The MCC took several pictures on November 19 and ISRO made public one image. It shows cyclone “Helen” heading towards Andhra Pradesh coast, the Indian landmass, the Bay of Bengal, cloud formations over the Arabian Sea etc.. These pictures have a resolution of 3.5 km.
ISRO Chairman K. Radhakrishnan said on Thursday evening that there was a reason behind ISRO switching on the MCC when the spacecraft was at a height of 70,000 km above the Earth. When the craft is finally captured in the Martian orbit on September 24, 2014, it will have a peri-apsis of 376 km and an apo-apsis of 80,000 km. To demonstrate that “this is the kind of pictures that we will get when the craft is at a height of 70,000 km above Mars,” ISRO took the pictures when the craft was at the same height.
Of the orbiter’s five payloads, three had been tested from November 19. They are the MCC, the Martian Exospheric Neutral Composition Analyser to look at the exosphere of Mars and the Thermal Infrared Imaging System (TIIS) to study the Red Planet’s geological activity. “We switched on these three and their health is normal. They are basically working,” Dr. Radhakrishnan said. The other two instruments are the Methane Sensor to detect methane on Mars and the Lyman Alpha Photometer to study Mars’ upper atmosphere.
M. Annadurai, Programme Director, Indian Remote-sensing Satellites and Small Satellites Systems, ISRO, said, “In Chandrayaan-1, we took pictures of the Earth with the spacecraft’s Terrain Mapping Camera (TMC)” after the craft was put into initial orbit by a PSLV-XL rocket in October 2008. “We made a similar attempt here with the help of MCC.”

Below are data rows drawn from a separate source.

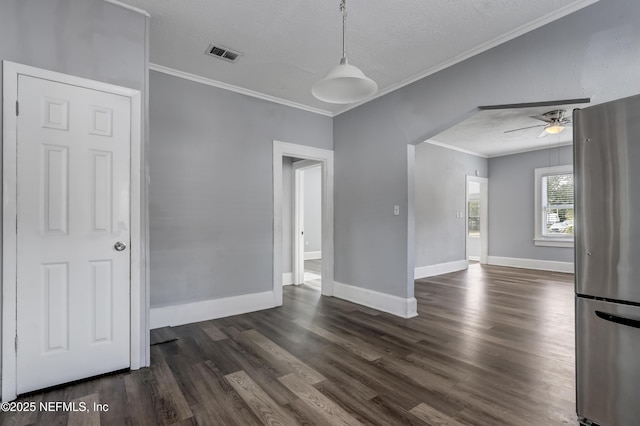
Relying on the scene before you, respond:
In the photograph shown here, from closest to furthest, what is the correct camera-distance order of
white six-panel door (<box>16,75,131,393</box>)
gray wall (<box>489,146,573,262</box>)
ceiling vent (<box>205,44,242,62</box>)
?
white six-panel door (<box>16,75,131,393</box>)
ceiling vent (<box>205,44,242,62</box>)
gray wall (<box>489,146,573,262</box>)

ISRO compared the pictures taken by the MCC with the pictures sent by INSAT-3D the same day. “INSAT-3D is a fully operational satellite and we are able to compare its pictures with the MCC’s pictures. The pictures sent by the MCC are sharp,” Dr. Annadurai said.

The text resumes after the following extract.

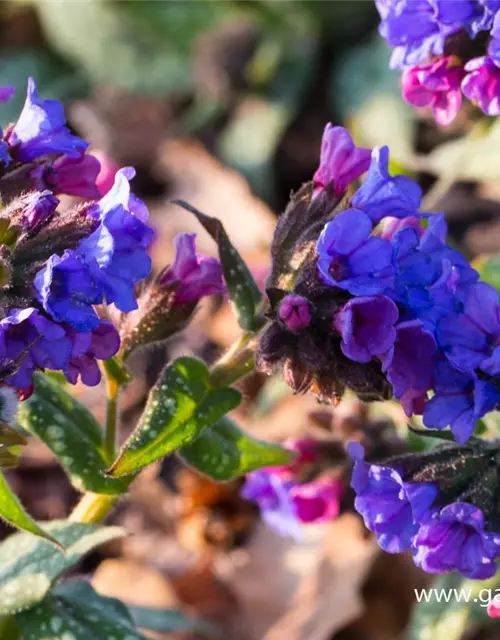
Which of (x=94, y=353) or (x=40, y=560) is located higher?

S. Arunan, Project Director, Mars spacecraft, said ISRO had successfully completed the calibration of the spacecraft’s high-gain and medium-gain antenna. “All the spacecraft systems are working normally. We are preparing for the orbiter’s trans-Mars insertion on December 1,” he said.
Corrections & Clarifications
“Orbiter’s Mars Colour Camera proves itself with Earth pictures” (Nov. 23, 2013) gave the name of one of the orbiter’s payloads as Martian Exospheric Neutron Composition Analyser. It should have been Martian Exospheric Neutral Composition Analyser.